I checked the wiring but there where no faults there, so I ran a test train over it at slow speed. For testing I’d hooked up a loco to a rake of coaches. Normally for block detection you would wire a resistor across a wheelset at the end of a train, otherwise you would just detect the presence of the engine. But I hadn’t got around to installing any resistors on the coaches.

So the block would read empty while the coaches where still occupying it. I didn’t think this would be a problem for some simple testing. However, occasionally one of the wheels on the train was making an electrical connection between the two block segments and the Lenz LB101 block sensor would be detecting the presence of the loco in the briefly linked block. And for some unknown reason it would fail to register the block as empty once the connection was broken. My assumption is that there is a fault in the Lenz LR101 feedback sensor when there is only a momentary signal on the input.

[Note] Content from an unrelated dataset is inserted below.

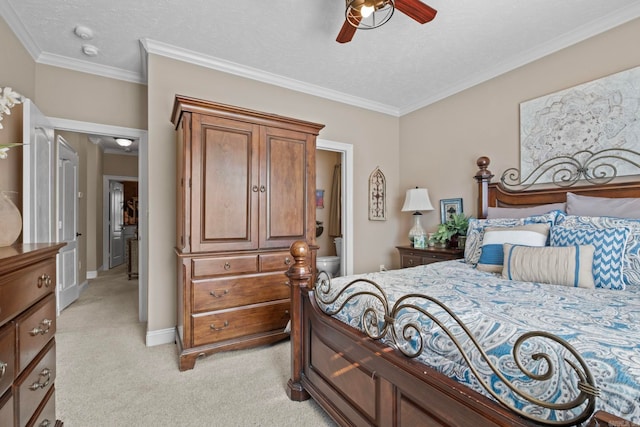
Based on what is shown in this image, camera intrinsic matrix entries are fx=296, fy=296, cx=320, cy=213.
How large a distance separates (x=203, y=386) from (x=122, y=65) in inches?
120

Later I’ll add some extra code to the software to double check the LR101 status when such a spurious signal arrives.

I removed the carriages and testing with one loco now worked flawlessly.

I added a second loco and again all worked fine - the trailing loco successfully stopping at the entry of the previous section whilst it waited for the first loco to exit. But I did notice on a couple of occasions that the LR101s would fail to successfully report that a section was empty. Usually this was corrected when a loco entered or left another section using the same LR101 (the LR101s report back the status of a block of four feedback items at one go).

That was until the lead loco simply refused to enter a section which was shown as being empty.

This afternoon I added a lot of extra code to the software to log the state as it gets updated by locos entering and exiting blocks. I’ve left two locos trailing each other around for over an hour waiting for the problem to recur but, as sods law often dictates, everything ran perfectly.